[Stored data]
==============================

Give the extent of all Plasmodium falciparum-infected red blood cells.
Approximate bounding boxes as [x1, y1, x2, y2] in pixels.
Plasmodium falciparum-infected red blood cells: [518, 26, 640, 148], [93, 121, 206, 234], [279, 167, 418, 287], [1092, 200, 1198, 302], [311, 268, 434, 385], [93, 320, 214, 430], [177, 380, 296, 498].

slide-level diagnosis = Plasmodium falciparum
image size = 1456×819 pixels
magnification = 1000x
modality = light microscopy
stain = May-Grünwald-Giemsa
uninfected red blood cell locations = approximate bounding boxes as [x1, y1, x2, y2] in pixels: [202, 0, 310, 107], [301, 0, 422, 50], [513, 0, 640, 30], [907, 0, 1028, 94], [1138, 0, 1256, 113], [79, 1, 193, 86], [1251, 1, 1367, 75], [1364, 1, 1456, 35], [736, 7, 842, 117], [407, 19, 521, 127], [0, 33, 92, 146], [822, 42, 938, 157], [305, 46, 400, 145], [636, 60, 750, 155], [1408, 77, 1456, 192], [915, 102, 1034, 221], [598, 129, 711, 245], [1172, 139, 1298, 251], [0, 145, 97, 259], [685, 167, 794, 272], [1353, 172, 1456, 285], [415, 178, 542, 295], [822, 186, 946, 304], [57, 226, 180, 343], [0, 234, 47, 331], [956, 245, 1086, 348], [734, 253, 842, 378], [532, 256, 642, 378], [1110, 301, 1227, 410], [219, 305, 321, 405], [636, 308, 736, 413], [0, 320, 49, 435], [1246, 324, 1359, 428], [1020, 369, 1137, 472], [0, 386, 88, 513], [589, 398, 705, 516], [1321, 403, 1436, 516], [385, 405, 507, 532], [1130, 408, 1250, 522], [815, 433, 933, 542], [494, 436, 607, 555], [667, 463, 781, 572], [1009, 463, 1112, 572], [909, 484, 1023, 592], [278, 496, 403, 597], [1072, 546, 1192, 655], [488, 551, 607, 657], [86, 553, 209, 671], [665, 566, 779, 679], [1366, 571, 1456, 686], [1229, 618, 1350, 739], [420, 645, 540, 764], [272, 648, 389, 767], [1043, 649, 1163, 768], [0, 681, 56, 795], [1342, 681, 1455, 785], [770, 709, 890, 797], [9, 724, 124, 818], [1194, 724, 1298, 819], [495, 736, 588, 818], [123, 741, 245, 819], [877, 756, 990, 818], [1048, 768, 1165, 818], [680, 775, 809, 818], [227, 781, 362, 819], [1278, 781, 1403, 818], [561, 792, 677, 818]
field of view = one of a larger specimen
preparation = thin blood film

==============================

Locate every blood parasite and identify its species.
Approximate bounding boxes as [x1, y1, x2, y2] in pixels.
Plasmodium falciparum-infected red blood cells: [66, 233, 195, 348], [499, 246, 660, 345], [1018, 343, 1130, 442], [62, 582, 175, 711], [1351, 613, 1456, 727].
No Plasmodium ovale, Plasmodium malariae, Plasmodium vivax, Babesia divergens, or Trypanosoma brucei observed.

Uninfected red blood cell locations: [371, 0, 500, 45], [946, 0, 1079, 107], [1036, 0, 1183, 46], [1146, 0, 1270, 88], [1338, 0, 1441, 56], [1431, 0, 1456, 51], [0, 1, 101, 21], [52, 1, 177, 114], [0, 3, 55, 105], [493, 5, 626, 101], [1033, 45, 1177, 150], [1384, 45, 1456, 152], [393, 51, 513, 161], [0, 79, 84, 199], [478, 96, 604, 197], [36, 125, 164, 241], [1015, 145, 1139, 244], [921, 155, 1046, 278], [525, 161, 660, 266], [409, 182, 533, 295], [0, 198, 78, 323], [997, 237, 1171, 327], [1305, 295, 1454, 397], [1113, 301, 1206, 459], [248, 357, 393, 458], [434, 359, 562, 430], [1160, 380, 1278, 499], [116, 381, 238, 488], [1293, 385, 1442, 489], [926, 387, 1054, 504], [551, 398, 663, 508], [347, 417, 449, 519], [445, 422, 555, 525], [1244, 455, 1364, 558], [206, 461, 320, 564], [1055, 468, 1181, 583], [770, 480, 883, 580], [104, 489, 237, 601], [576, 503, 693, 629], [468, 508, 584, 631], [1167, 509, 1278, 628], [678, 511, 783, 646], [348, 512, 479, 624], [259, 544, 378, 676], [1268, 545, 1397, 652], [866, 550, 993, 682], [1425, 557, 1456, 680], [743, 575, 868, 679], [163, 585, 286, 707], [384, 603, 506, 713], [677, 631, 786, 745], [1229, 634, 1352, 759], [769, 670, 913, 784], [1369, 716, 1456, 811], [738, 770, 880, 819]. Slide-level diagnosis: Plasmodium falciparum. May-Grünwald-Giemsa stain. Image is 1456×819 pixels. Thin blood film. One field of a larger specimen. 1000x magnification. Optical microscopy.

==============================

Restate word for word the lines of the data above, starting at the line containing "modality = light microscopy" and ending at the line containing "stain = May-Grünwald-Giemsa", both included, and nothing more.

modality = light microscopy
stain = May-Grünwald-Giemsa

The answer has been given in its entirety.